(Stored records)
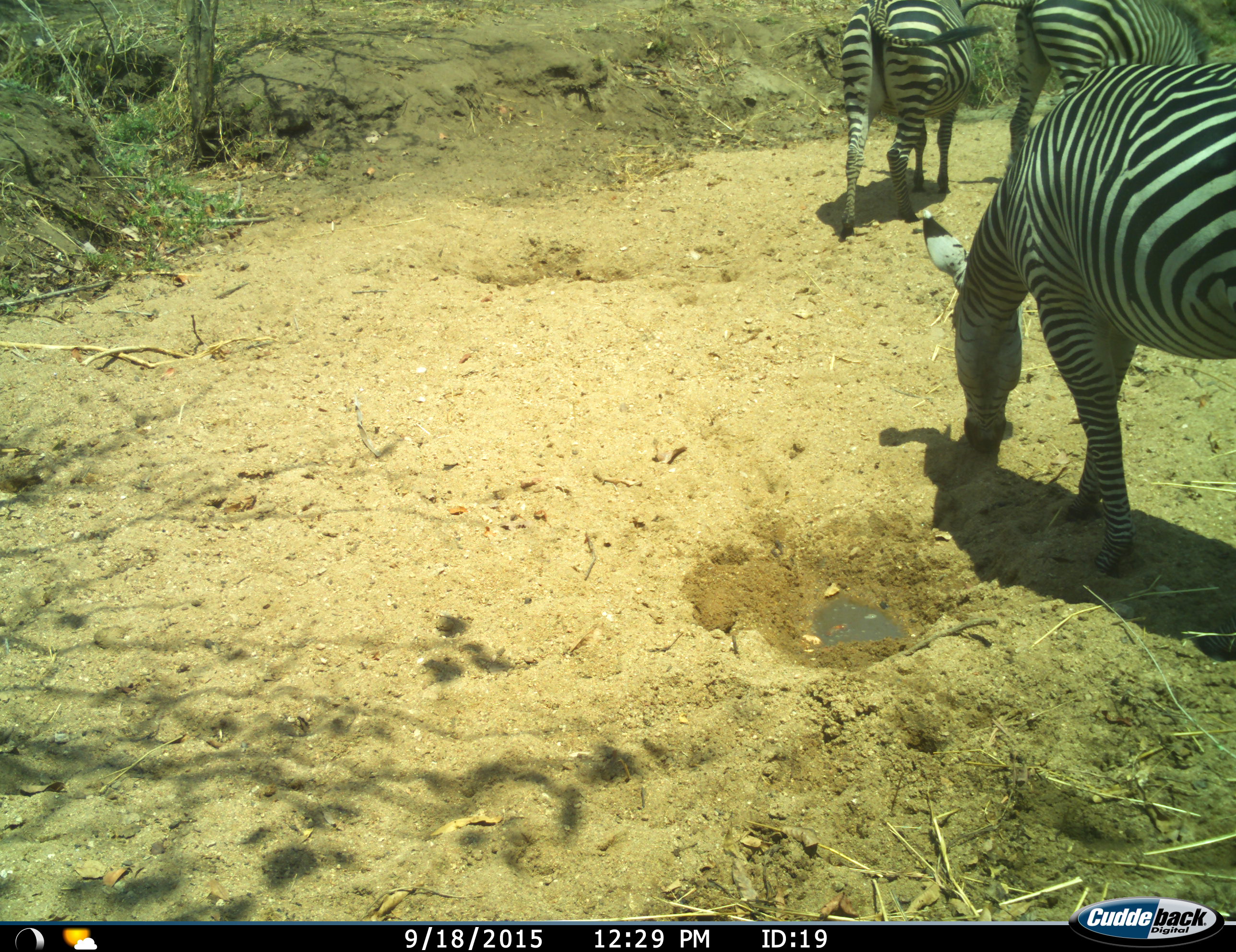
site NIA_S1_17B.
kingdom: Animalia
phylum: Chordata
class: Mammalia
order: Perissodactyla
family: Equidae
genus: Equus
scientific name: Equus quagga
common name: plains zebra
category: zebraplains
Zebraplains (plains zebra) (Equus quagga), count 3. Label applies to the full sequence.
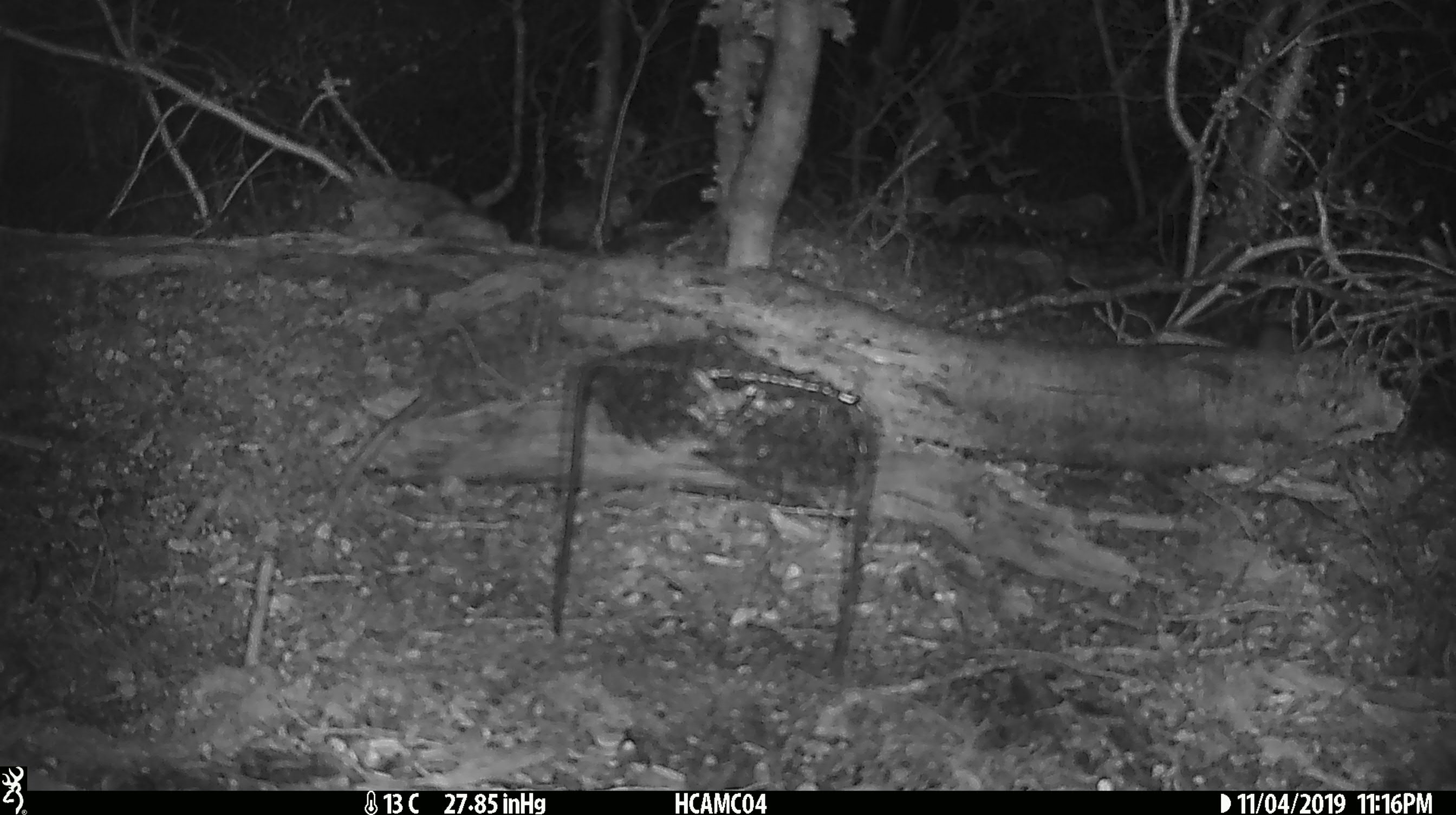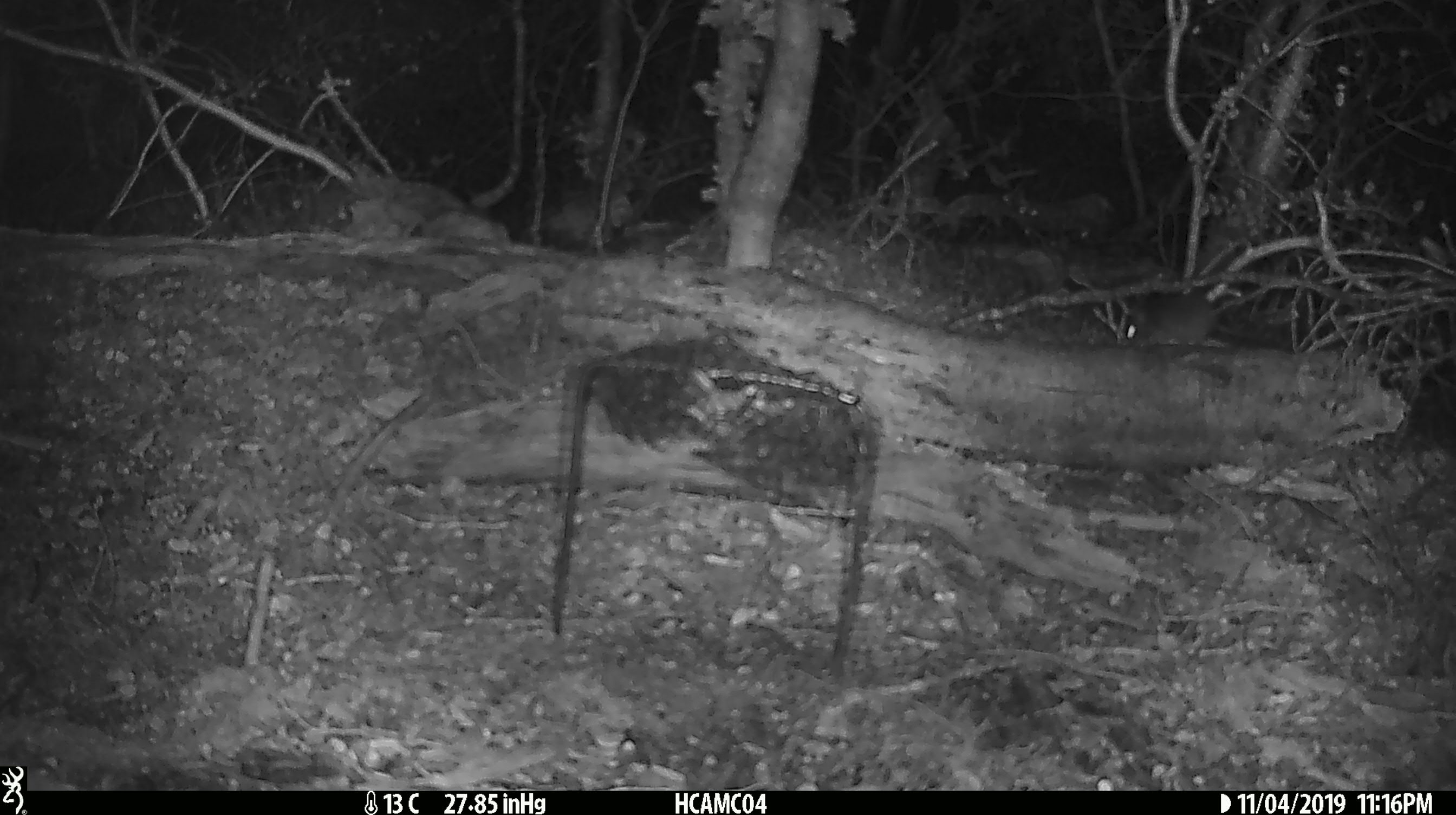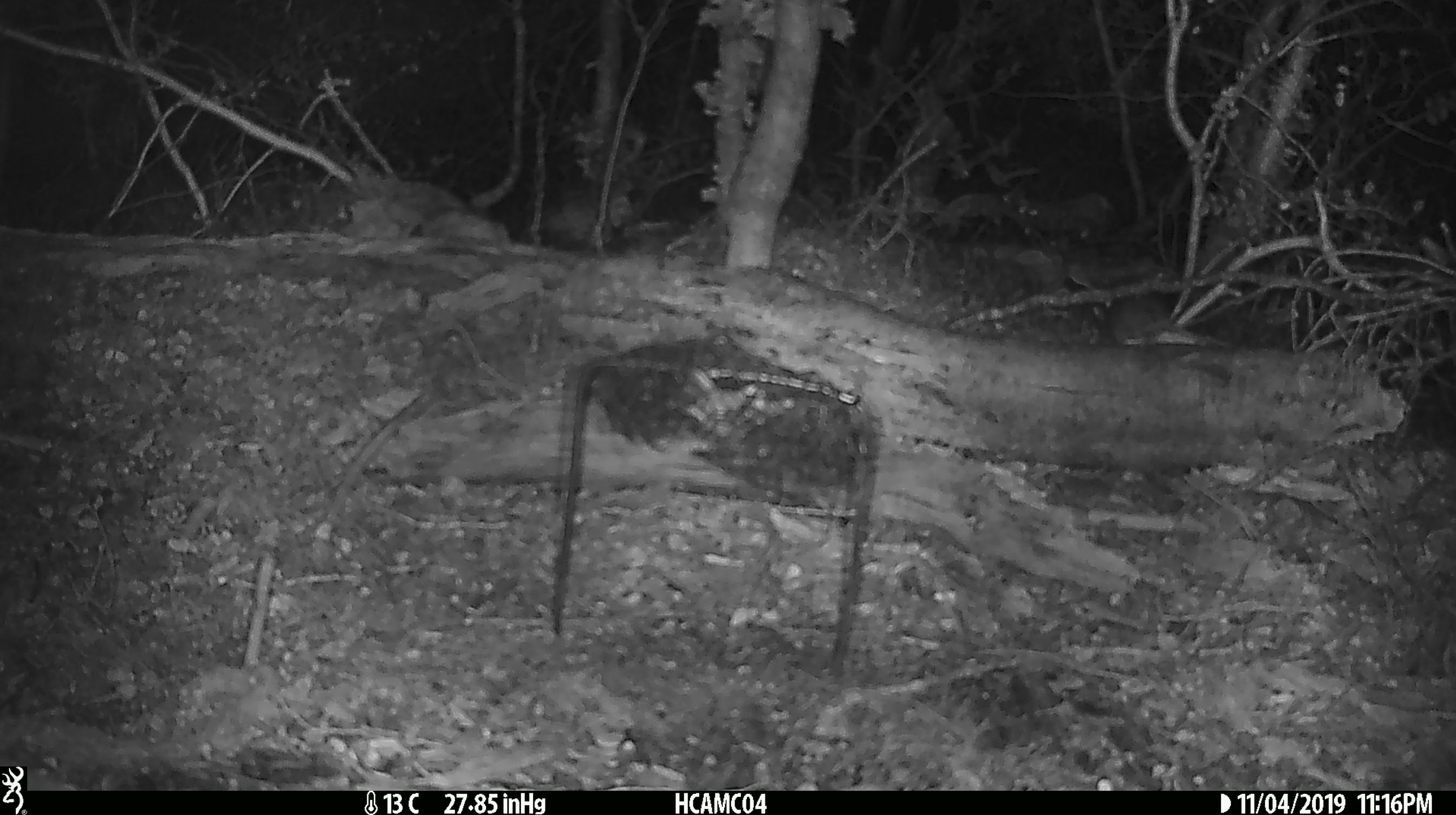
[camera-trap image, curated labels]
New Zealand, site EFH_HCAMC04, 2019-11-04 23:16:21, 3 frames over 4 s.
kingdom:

◆ **THE TASK**
Look through the data above for the word "site". Report each line where it occurs.

◆ **SOLVED EXERCISE**
site NIA_S1_17B.
New Zealand, site EFH_HCAMC04, 2019-11-04 23:16:21, 3 frames over 4 s.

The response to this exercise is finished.